I added i18n support to Zend Engine 2 (though it's still partial
one...), and one of its features contain awareness of BOM. So now you
can gracefully parse scripts with BOM if you use PHP 5.0.0b2 and
configure it with the option '--enable-zend-multibyte'.

These features are still experimental and under testing, so that I have
not been documented these but I'll add the entry to the manual,
ZEND_CHANGES and so on if I feel certain of the stability and
robustness of my patch, though I do not know when it is:)

Anyway, I'll close this bug if '--enable-zend-multibyte' option in PHP
5.0.0b2 is assured to work well for this problem. Comments are welcome.


Previous Comments:


[2003-10-27 09:24:21] kamor at worldonline dot fr

New and better solution in order to include some UTF-8 files without
including BOM chars. In fact previous solution works well with IE and
Mozilla but XHTML validation fails.

Well, the following solution is not the best but with some restrictions
in the code organisation gives good results:

Solution:
Insert 'ob_start()' before include() commands and 'ob_end_clean()'
after. This will clear all direct outputs produced by inclusions.

example:


This works well for pure function/class libraries.

Other solutions may be explored with other output buffer functions
(ob_*).



[2003-05-05 03:40:23] tokiee at sayclub dot com

for who are not familiar with UTF-8:

UTF-8(UCS Transformation Format 8) is not different to ASCII. it's
compatible with the ASCII: if you write your text in english with
UTF-8. you dont see any difference between the text in ASCII in each
byte. (and UTF-8 BOM is optional).

it's not quite a exact explanation of UTF-8 but: UTF-8 expands ASCII to
support Full UNICODE characters without disurbing any existing alphabet
order or something. so basically the UTF-8 is ASCII. and you dont have
to imagine it as totally new freak.

#### Provided material
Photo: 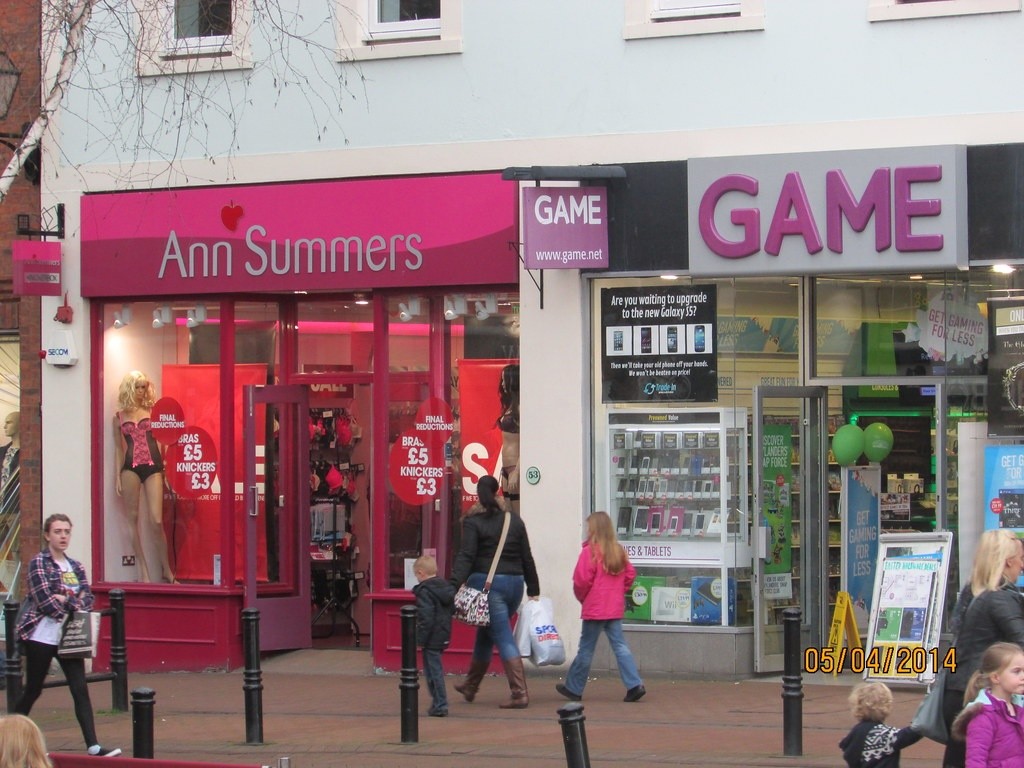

#### To be done
- A) List every function name that appears with parentheses in the PHP bug thread.
- B) Duplicate everything in the PHP bug thread from "I added i18n" down to "when it is:)".

#### Solutions to each task
- A) ob_start(), include(), ob_end_clean()

- B)
I added i18n support to Zend Engine 2 (though it's still partial
one...), and one of its features contain awareness of BOM. So now you
can gracefully parse scripts with BOM if you use PHP 5.0.0b2 and
configure it with the option '--enable-zend-multibyte'.

These features are still experimental and under testing, so that I have
not been documented these but I'll add the entry to the manual,
ZEND_CHANGES and so on if I feel certain of the stability and
robustness of my patch, though I do not know when it is:)